Aqueles serões de Natal eram divertidos. Até o ponto em que as famílias das famílias viravam famílias. E sempre o patriarca morria, a matriarca era o fator de coesão do grupo. Até que enfim ela partia, e todo o núcleo se desfez. Isso acontece com todas, não iria deixar de acontecer conosco.

O curioso foi que, junto com o progressivo desmanche da família Esperança, ocorreu o declínio da Roosevelt. No começo dos anos 80, surgiu o Iguatemi, seguindo uma tendência de fim de comercio de bairro pela cidade em favor de shoppings, a partir do primeiro deles, o Centro Comercial João Pessoa. Algumas lojas fecharam suas filiais no São Geraldo, como as Pernambucanas. Outras simplesmente fecharam suas portas — Imcosul, Soberana dos Móveis, Marinha Magazine e a J.H.
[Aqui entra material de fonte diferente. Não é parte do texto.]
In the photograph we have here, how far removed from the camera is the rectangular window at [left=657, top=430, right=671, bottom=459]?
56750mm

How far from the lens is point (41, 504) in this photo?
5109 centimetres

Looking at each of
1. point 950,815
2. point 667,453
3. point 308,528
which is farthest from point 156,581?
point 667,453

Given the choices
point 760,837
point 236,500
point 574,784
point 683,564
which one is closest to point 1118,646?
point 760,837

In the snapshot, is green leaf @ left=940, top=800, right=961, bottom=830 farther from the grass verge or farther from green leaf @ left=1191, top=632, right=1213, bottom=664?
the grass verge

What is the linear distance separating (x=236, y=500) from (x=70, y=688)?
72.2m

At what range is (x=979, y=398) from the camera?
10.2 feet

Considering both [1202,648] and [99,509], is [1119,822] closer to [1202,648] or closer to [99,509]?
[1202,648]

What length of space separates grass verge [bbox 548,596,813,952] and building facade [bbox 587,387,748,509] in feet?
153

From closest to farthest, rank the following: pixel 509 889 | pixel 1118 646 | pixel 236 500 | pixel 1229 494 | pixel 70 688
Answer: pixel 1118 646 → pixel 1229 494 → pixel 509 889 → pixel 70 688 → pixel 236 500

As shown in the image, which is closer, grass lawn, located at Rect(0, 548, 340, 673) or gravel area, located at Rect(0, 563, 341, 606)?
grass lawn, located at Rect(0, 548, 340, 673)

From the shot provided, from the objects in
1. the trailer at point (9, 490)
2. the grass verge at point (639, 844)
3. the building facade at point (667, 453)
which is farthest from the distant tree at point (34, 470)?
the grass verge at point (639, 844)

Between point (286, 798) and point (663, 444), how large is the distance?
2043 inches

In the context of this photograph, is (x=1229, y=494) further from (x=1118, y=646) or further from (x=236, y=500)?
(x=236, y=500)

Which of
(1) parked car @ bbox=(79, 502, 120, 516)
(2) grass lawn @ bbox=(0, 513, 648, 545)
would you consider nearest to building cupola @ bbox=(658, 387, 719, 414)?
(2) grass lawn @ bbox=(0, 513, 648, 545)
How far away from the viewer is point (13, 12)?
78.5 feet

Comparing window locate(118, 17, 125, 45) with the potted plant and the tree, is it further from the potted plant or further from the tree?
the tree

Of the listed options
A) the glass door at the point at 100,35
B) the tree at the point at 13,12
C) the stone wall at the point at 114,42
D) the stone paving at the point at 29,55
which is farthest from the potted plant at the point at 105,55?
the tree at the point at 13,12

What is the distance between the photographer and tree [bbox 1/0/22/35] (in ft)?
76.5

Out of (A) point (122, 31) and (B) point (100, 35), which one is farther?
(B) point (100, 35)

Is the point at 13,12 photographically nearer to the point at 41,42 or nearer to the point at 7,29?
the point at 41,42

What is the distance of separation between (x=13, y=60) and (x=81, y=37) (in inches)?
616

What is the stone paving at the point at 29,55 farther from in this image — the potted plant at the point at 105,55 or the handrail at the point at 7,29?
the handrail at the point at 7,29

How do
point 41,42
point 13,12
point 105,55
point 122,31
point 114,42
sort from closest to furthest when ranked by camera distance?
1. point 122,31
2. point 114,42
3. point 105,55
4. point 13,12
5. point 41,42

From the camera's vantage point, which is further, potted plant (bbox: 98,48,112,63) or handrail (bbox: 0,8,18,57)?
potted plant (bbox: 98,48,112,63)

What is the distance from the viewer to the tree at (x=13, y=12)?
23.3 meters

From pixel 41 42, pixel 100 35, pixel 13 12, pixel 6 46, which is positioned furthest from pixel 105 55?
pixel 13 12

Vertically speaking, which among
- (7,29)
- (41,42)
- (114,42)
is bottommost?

O comércio que ficou é pequeno, literalmente de rés do chão. E a Roosevelt congelou no tempo: o bairro está lá mas, como aconteceu comigo ao descer a avenida dos seus estertores até a Farrapos, naquela quente tarde de 25 de dezembro, estava eu na verdade em busca de outra Roosevelt, uma Roosevelt que não existe mais.